Transcribe the passage of the film review below that begins at the words "The issue is" and stops after the words "the unfolding chaos.".

*Excerpt*:
┄┄┄┄┄┄┄┄┄┄┄┄┄┄┄┄┄┄┄┄
Late Night with the Devil

David Dastmalchian as Jack Delroy in Late Night with the Devil (2023)

Waning late night talk-show host Jack Delroy made television history in 1977 when his Halloween special of Night Owls went fatally wrong. Four decades on, Late Night with the Devil is an expose of the footage from that night.

Jack Delroy, introduced in a true crime mockumentary style, is the talk show host for late night variety show Night Owls. Yet, no matter how hard he tries, he never beats Jimmy Carson in the ratings list. However, for audiences of Late Night with the Devil, everything we’re seeing never really happened. A fictionalised TV show, with all its horrific events written and directed by brothers Colin and Cameron Cairnes, with our enigmatic talk show host played magnificently by David Dastmalchian.

As audiences are fed the needed exposition about Delroy, we learn rumours involving his private life as an occult member; his wife’s potentially suspicious death and then, after only a month, his sudden reappearance back onto TV screens. All of course, whilst trying to maintain fleeting relevance in an industry constantly looking to modernise.

In its last-ditch effort to attract viewers, Night Owls puts on a Halloween spectacular, with the recorded episode, and behind the scenes footage compiled supposedly for the first time in this ‘documentary’.

For its Halloween special Night Owls invites Christou (Faysaal Bazzi), a clairvoyant, Carmichael Haig (Ian Bliss), a former magician, now cynic; and Dr. June Ross-Mitchell (Laura Gordon) an occultist specialist, who rescued and then raised Lilly (Ingrid Torelli) from a satanic cult, to join Delroy on stage to discuss whether anything, or anyone is waiting for us in the spiritual world.

David Dastmalchian as Jack Delroy in Late Night with the Devil (2023)

However, when Christou falls ill when communing with a spirit, and Lilly begins channelling her demonic possessor, the show becomes something that Delroy never would have expected.

Admittedly, Late Night with the Devil isn’t wholly innovative. Though its Americanised setting of a late-night show, a format of giant smiles and inflated personalities exaggerates the satire, it becomes a clear imitator of both Ghostwatch (1992) and Inside No. 9’s Dead Line (2018). Two British TV shows, both coincidentally previously airing on Halloween, presented as a taping gone wrong, and which teeter that line of fiction and fact with distinctive ease compared to Late Night with a Devil, all whilst subverting audience expectations with the inclusion of a demonic, or ghostly presence. Yet, if the movie were also set in Britain, the subplot involving en-mass hypnosis would be removed to pass broadcasting requirements. Thankfully, for the 1970s American talk show, anything goes.

The issue is that Dead Line made its point in 32 minutes, whereas Late Night with the Devil took three times as long to arrive at the same conclusion. However, by imitating TV, Late Night with the Devil does raise the question about the role of the audiences in watching TV versus a film. Audiences, even subconsciously, associate television with a lean-back, passive form of entertainment, while film, a medium meant to engross, is labelled lean-forward. Late Night with the Devil, attempting to service TV and film audiences, undeniably results in a lean back reaction, allowing audiences to revel in the unfolding chaos.
┄┄┄┄┄┄┄┄┄┄┄┄┄┄┄┄┄┄┄┄
*Data extract*:
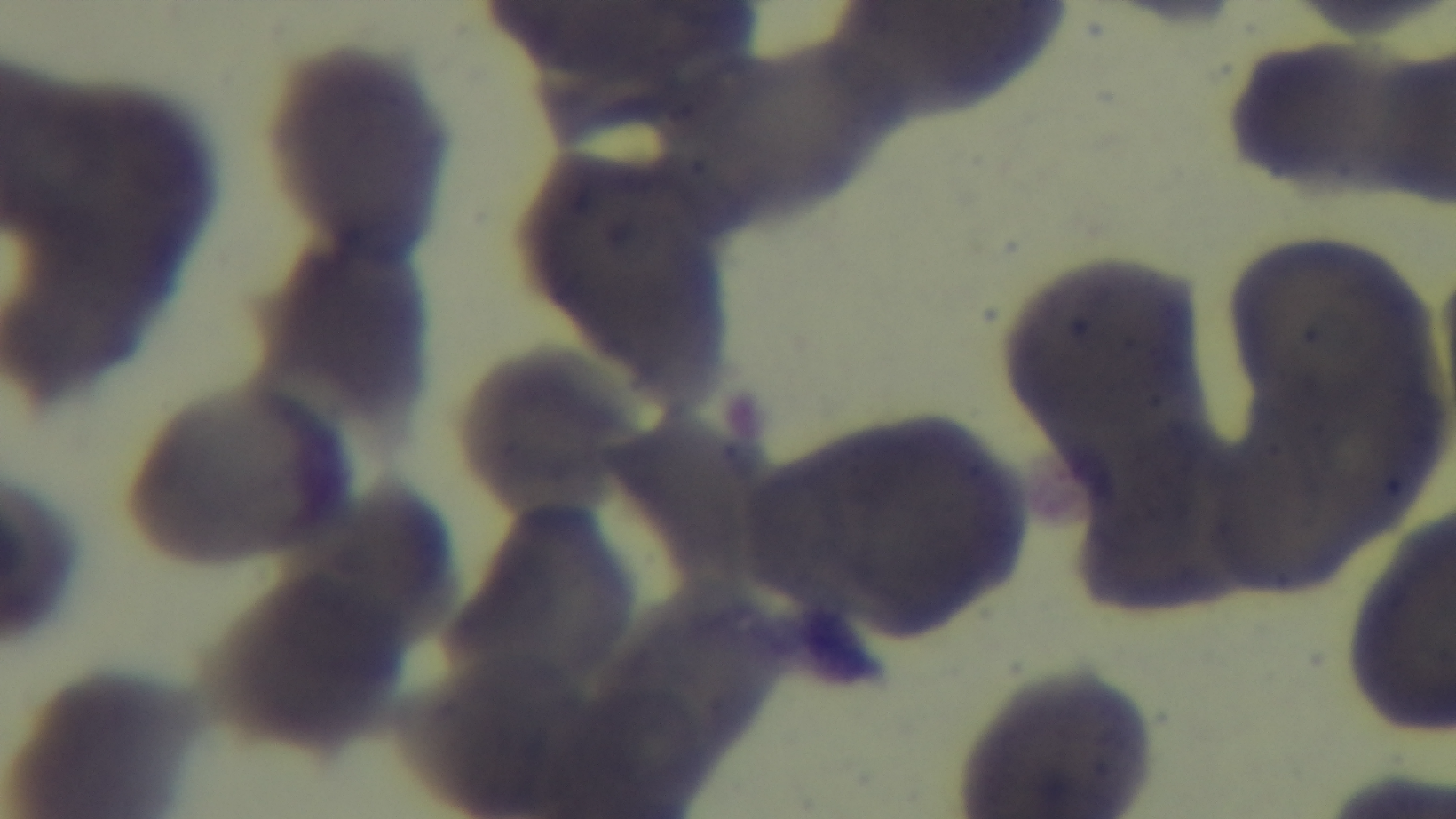

Preparation: thin blood film. Captured with a mounted 4K digital camera. One field from the slide. Giemsa stain. Photomicrograph. 100x oil-immersion objective. Malaria status: uninfected.Identify the blood parasite species.
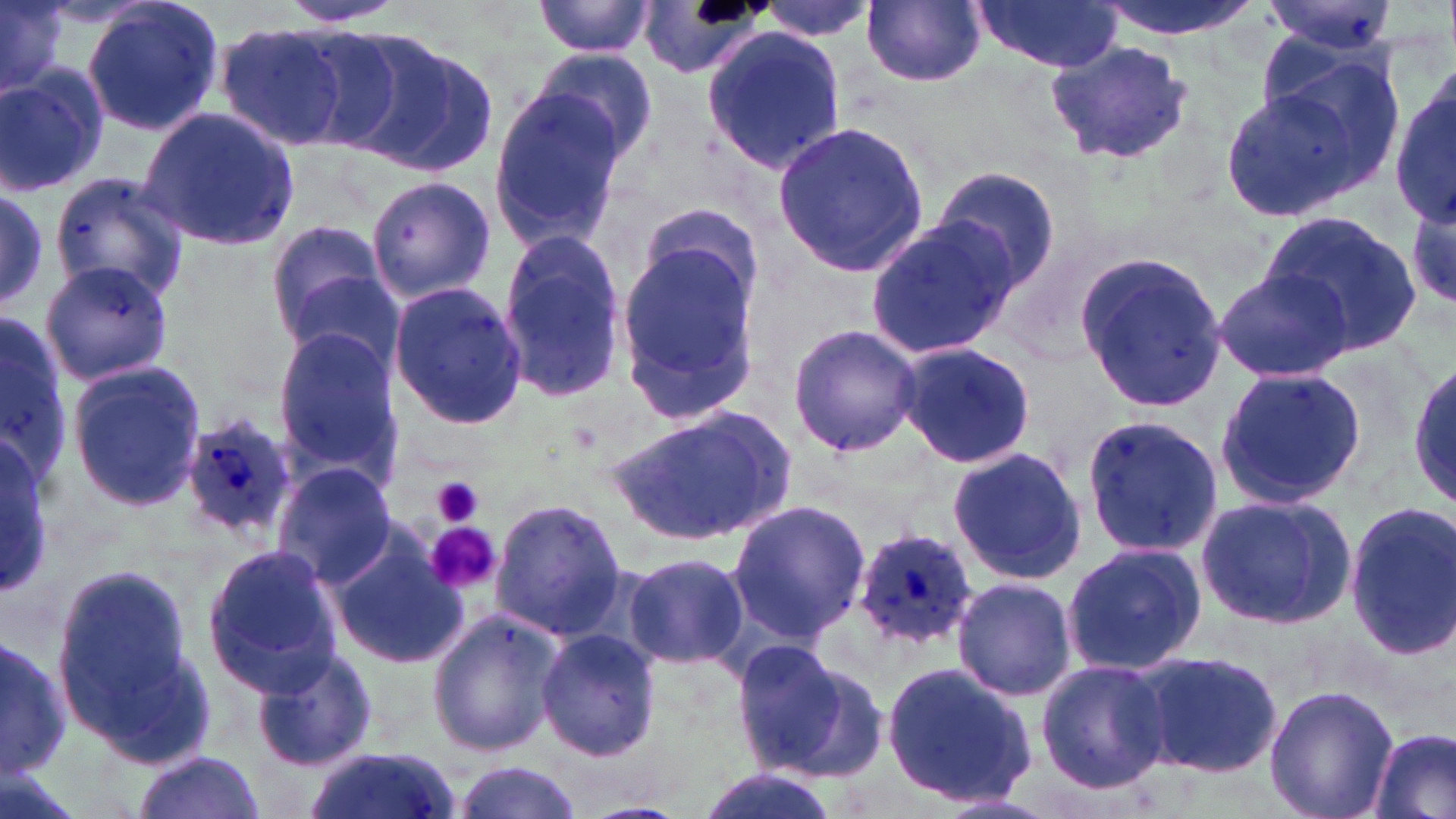

Plasmodium ovale.

Summary:
  - Coordinate format: approximate bounding boxes as named x1/y1/x2/y2 corners in pixels
  - Plasmodium ovale-infected red blood cell locations: (x1=182, y1=410, x2=299, y2=541), (x1=852, y1=527, x2=979, y2=651)
  - Uninfected red blood cell locations: (x1=1, y1=0, x2=65, y2=98), (x1=79, y1=0, x2=225, y2=140), (x1=274, y1=0, x2=416, y2=29), (x1=534, y1=0, x2=656, y2=57), (x1=753, y1=0, x2=878, y2=43), (x1=862, y1=0, x2=988, y2=87), (x1=970, y1=0, x2=1123, y2=73), (x1=1093, y1=0, x2=1261, y2=41), (x1=1262, y1=0, x2=1400, y2=57), (x1=638, y1=4, x2=772, y2=81), (x1=215, y1=21, x2=352, y2=151), (x1=288, y1=22, x2=432, y2=153), (x1=700, y1=27, x2=846, y2=175), (x1=349, y1=34, x2=499, y2=174), (x1=1044, y1=38, x2=1197, y2=166), (x1=1263, y1=44, x2=1406, y2=183), (x1=532, y1=47, x2=659, y2=165), (x1=0, y1=66, x2=110, y2=196), (x1=1391, y1=82, x2=1453, y2=230), (x1=1216, y1=84, x2=1374, y2=225), (x1=488, y1=85, x2=628, y2=253), (x1=139, y1=107, x2=302, y2=252), (x1=772, y1=120, x2=929, y2=275), (x1=931, y1=167, x2=1060, y2=290), (x1=47, y1=168, x2=192, y2=307), (x1=366, y1=175, x2=496, y2=302), (x1=0, y1=188, x2=51, y2=308), (x1=1406, y1=190, x2=1455, y2=313), (x1=1259, y1=212, x2=1423, y2=355), (x1=865, y1=216, x2=1023, y2=359), (x1=263, y1=219, x2=393, y2=344), (x1=615, y1=229, x2=764, y2=425), (x1=493, y1=232, x2=627, y2=403), (x1=1076, y1=252, x2=1226, y2=416), (x1=38, y1=259, x2=174, y2=388), (x1=1212, y1=268, x2=1352, y2=383), (x1=278, y1=272, x2=399, y2=373), (x1=388, y1=283, x2=526, y2=432), (x1=0, y1=315, x2=71, y2=485), (x1=787, y1=321, x2=922, y2=459), (x1=271, y1=327, x2=401, y2=472), (x1=895, y1=344, x2=1036, y2=468), (x1=67, y1=361, x2=207, y2=511), (x1=1409, y1=364, x2=1455, y2=506), (x1=1213, y1=367, x2=1365, y2=509), (x1=606, y1=403, x2=798, y2=548), (x1=1080, y1=411, x2=1224, y2=562), (x1=0, y1=435, x2=54, y2=591), (x1=948, y1=447, x2=1091, y2=586), (x1=270, y1=463, x2=396, y2=588), (x1=1196, y1=493, x2=1357, y2=631), (x1=727, y1=497, x2=870, y2=643), (x1=489, y1=499, x2=625, y2=639), (x1=1343, y1=503, x2=1456, y2=661), (x1=324, y1=528, x2=468, y2=673), (x1=1059, y1=542, x2=1206, y2=679), (x1=202, y1=544, x2=343, y2=695), (x1=623, y1=550, x2=750, y2=671), (x1=50, y1=561, x2=213, y2=765), (x1=951, y1=576, x2=1076, y2=701), (x1=427, y1=609, x2=565, y2=758), (x1=537, y1=630, x2=662, y2=760), (x1=0, y1=635, x2=70, y2=785), (x1=731, y1=641, x2=885, y2=779), (x1=253, y1=646, x2=379, y2=772), (x1=1134, y1=649, x2=1285, y2=780), (x1=1034, y1=659, x2=1172, y2=795), (x1=880, y1=661, x2=1037, y2=808), (x1=1264, y1=685, x2=1396, y2=819), (x1=1368, y1=726, x2=1455, y2=819), (x1=301, y1=748, x2=461, y2=819), (x1=131, y1=751, x2=266, y2=819), (x1=0, y1=758, x2=84, y2=819), (x1=450, y1=761, x2=584, y2=818), (x1=694, y1=768, x2=841, y2=819)
  - Platelet locations: (x1=431, y1=476, x2=485, y2=530), (x1=426, y1=523, x2=503, y2=596)
  - Image size: 1456×819 pixels
  - Field of view: single
  - Modality: optical microscopy
  - Magnification: 1000x
  - Stain: May-Grünwald-Giemsa
  - Preparation: thin blood smearReport the malaria status.
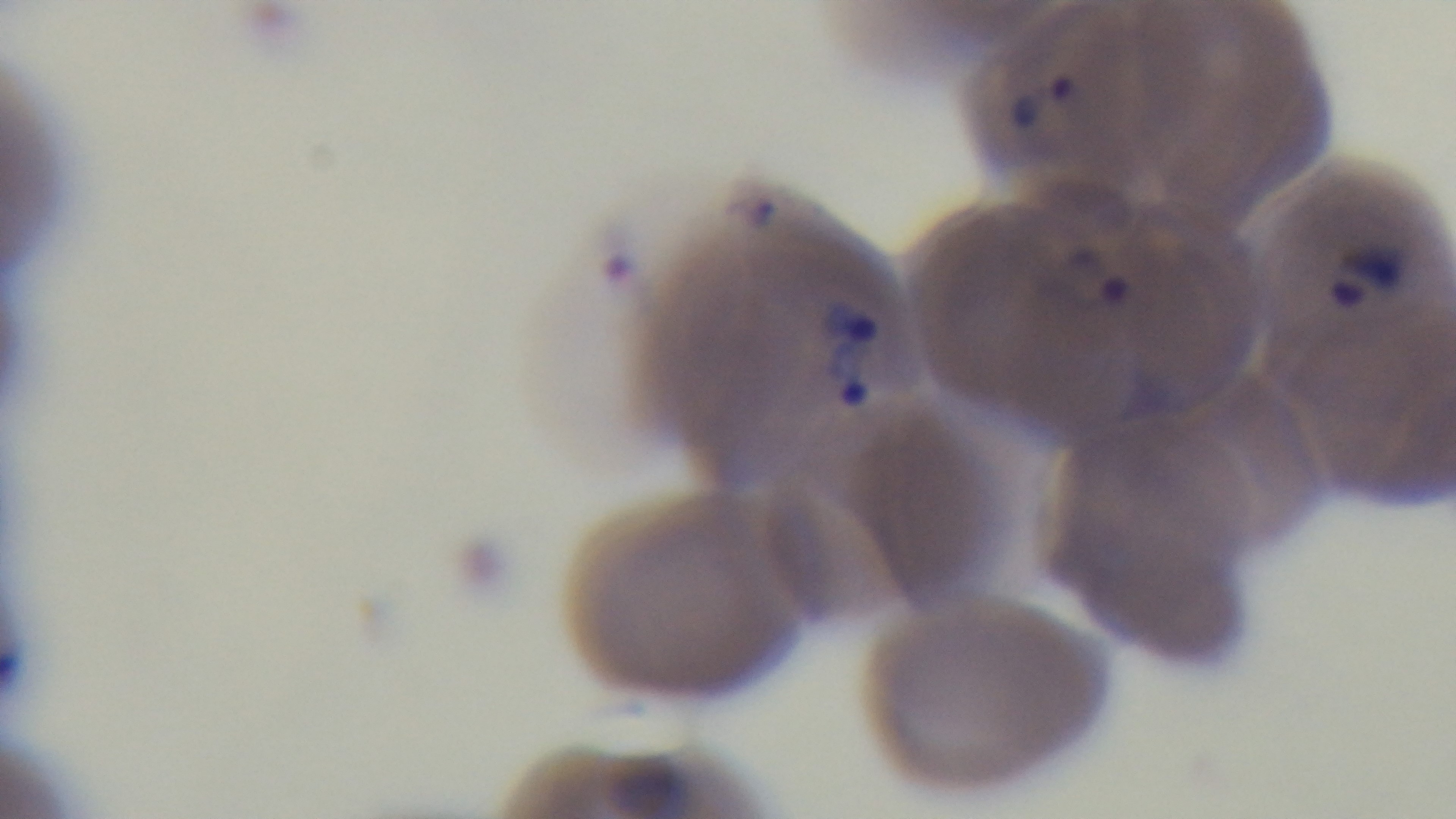
It is infected.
┄┄┄┄┄┄┄┄┄┄┄┄┄┄┄┄┄┄┄┄
*Completed exercise*:
The issue is that Dead Line made its point in 32 minutes, whereas Late Night with the Devil took three times as long to arrive at the same conclusion. However, by imitating TV, Late Night with the Devil does raise the question about the role of the audiences in watching TV versus a film. Audiences, even subconsciously, associate television with a lean-back, passive form of entertainment, while film, a medium meant to engross, is labelled lean-forward. Late Night with the Devil, attempting to service TV and film audiences, undeniably results in a lean back reaction, allowing audiences to revel in the unfolding chaos.